[Dynamic Programming] Distinct Subsequences - Medium

The Dynamic Programming Distinct Subsequences problem is about finding how many unique subsequences we can form from string T using the characters in another string S. This problem is common in combinatorial algorithms. The solution counts the ways to create one sequence from another. We can use dynamic programming to find the number of distinct subsequences. We build a table that shows the connections between the characters of S and T.

In this article, we will look at different ways to solve the Distinct Subsequences problem. We will talk about a recursive method, memoization techniques, and three bottom-up methods in Java, Python, and C++. We will also discuss how to save space and analyze the complexity to see how efficient our solutions are. Here is what we will cover:

  • Dynamic Programming Distinct Subsequences Problem Overview
  • Dynamic Programming Distinct Subsequences Recursive Approach
  • Dynamic Programming Distinct Subsequences Memoization Technique
  • Dynamic Programming Distinct Subsequences Bottom Up Approach in Java
  • Dynamic Programming Distinct Subsequences Bottom Up Approach in Python
  • Dynamic Programming Distinct Subsequences Bottom Up Approach in C++
  • Dynamic Programming Distinct Subsequences Space Optimization Techniques
  • Dynamic Programming Distinct Subsequences Complexity Analysis
  • Frequently Asked Questions

For more reading on similar dynamic programming problems, we can check out articles about Dynamic Programming Fibonacci Number and Dynamic Programming Longest Common Subsequence.

Dynamic Programming Distinct Subsequences Recursive Approach

The Distinct Subsequences problem is to find how many different subsequences of string S equal string T. We can solve this problem by breaking it down into smaller problems using recursion.

Recursive Function Definition

We define a recursive function called countDistinctSubsequences(S, T, m, n).

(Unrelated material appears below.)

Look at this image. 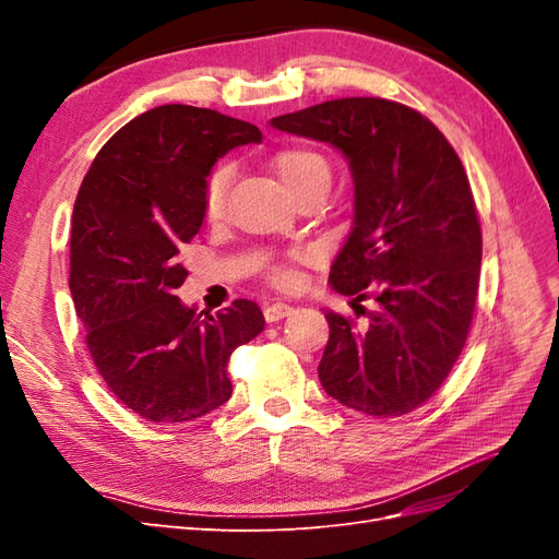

Here: - m is the length of S - n is the length of T

Base Cases

  1. If n is 0, which means T is an empty string, there is one subsequence of S that matches T. This subsequence is the empty subsequence. So, we return 1.
  2. If m is 0 and n is more than 0, we return 0. This is because we cannot make a non-empty T from an empty S.

Recursive Cases

  • If the last characters of S and T match (if S[m-1] == T[n-1]):
    • We count the subsequences by including the last character: countDistinctSubsequences(S, T, m-1, n-1)
    • We also count the subsequences by not including the last character of S: countDistinctSubsequences(S, T, m-1, n)

The total count is the sum of these two counts.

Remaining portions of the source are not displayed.